In the age of user-generated content, sharing, remixing, mashing-up, and even simply referring to copyrighted content has landed both brands and users in a world of hurt.
What panelists called a "folk understanding" of the Digital Millenium Copyright Act and traditional media law have given rise to large-corporate paranoia in the gray areas of new media content publication. Misunderstandings of Internet culture as well as trademark infringement have lead to heavy-handed policing of content and trademark use, often leading to online PR debacles.
"You become known as the brand that sues," said panelist Oren Bitan of HIQI Media.
Panelists also included Danny O'Brien of the Electronic Frontier Foundation (which organization legally defended the family of a baby who was shown in a YouTube video dancing to a Prince song), Eric Steuer of Creative Commons, and Elena Paul of Volunteer Lawyers for the Arts.
If someone is pirating your intellectual property, said Paul, "Suing is at the end of a very long line of options."
O'Brien added, "The important thing is to realize there are a number of steps before lawyering up to protect your brand. Often, conversation is enough. You're not obliged to protect your copyright to keep yourself from losing it."
O'Brien continued that the question becomes "whether you should strongly, aggressively protect a trademark or risk losing it. The biggest challenge to a brand isn't people genericising it. A lot of standard legal practices don't apply here, otherwise we'd be asking you to say 'Twitter TM'.
"The biggest challenge you have is obscurity."
Steuer suggested trademark and copyright owners ask themselves, "Is this the kind of sharing you're benefiting from? Often, it is."
O'Brien made an important distinction between trademark violation and fair use.
"There is confusion between the trademark and discussing the mark itself for description or criticism. You don't have to ask permission to say 'Wal Mart sucks,' and they can't sue you for saying 'Wal Mart sucks.' No one sees the millions of cases where people discuss and come to amicable agreements; brands believe they have to act like a bull in a china shop."
Bitan agreed, saying "Flexibility in policing is lacking in large companies. It's important to monitor your mark; journalistic discussion is one thing and putting [trademarked] products into the marketplace is another."

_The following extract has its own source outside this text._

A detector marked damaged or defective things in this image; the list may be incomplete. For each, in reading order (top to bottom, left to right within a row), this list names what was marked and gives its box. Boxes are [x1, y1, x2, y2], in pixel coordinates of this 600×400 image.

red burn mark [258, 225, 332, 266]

The panel gave an interesting example in discussing Second Life's issuing a press release giving license to First Life, a site that (depending on perspective) significantly ripped off or riffed off Second Life's brand. The panel universally agreed that this was a smart move, showing an understanding of online culture and a healthy sense of humor on the part of the brand's attorneys.

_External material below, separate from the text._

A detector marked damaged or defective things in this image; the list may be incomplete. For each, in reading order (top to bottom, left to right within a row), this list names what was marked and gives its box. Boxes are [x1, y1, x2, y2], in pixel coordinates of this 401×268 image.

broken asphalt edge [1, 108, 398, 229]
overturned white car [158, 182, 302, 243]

O'Brien concluded, "Trademark is not a question of ownership; it's not something that's precious. Ultimately, it's there to try to prevent fraud."

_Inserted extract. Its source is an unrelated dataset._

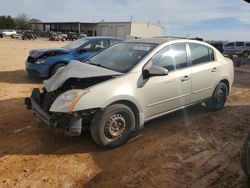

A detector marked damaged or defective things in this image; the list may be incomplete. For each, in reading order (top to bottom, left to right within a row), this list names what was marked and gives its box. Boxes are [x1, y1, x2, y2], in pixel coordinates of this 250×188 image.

crumpled front bumper [25, 89, 82, 136]
damaged silver sedan [24, 37, 233, 148]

In addition to this lengthy discussion of trademark issues, concerns over copyrighted material and proper procedures for filing DMCA takedown notices were discussed.
The most important takeaway for brands experiencing consternation over trademark and content use, the panelists concluded, is to gain a full and thorough understanding of how authorship and ownership apply to different parts of intellectual property and to generally pursue conversation before legal action.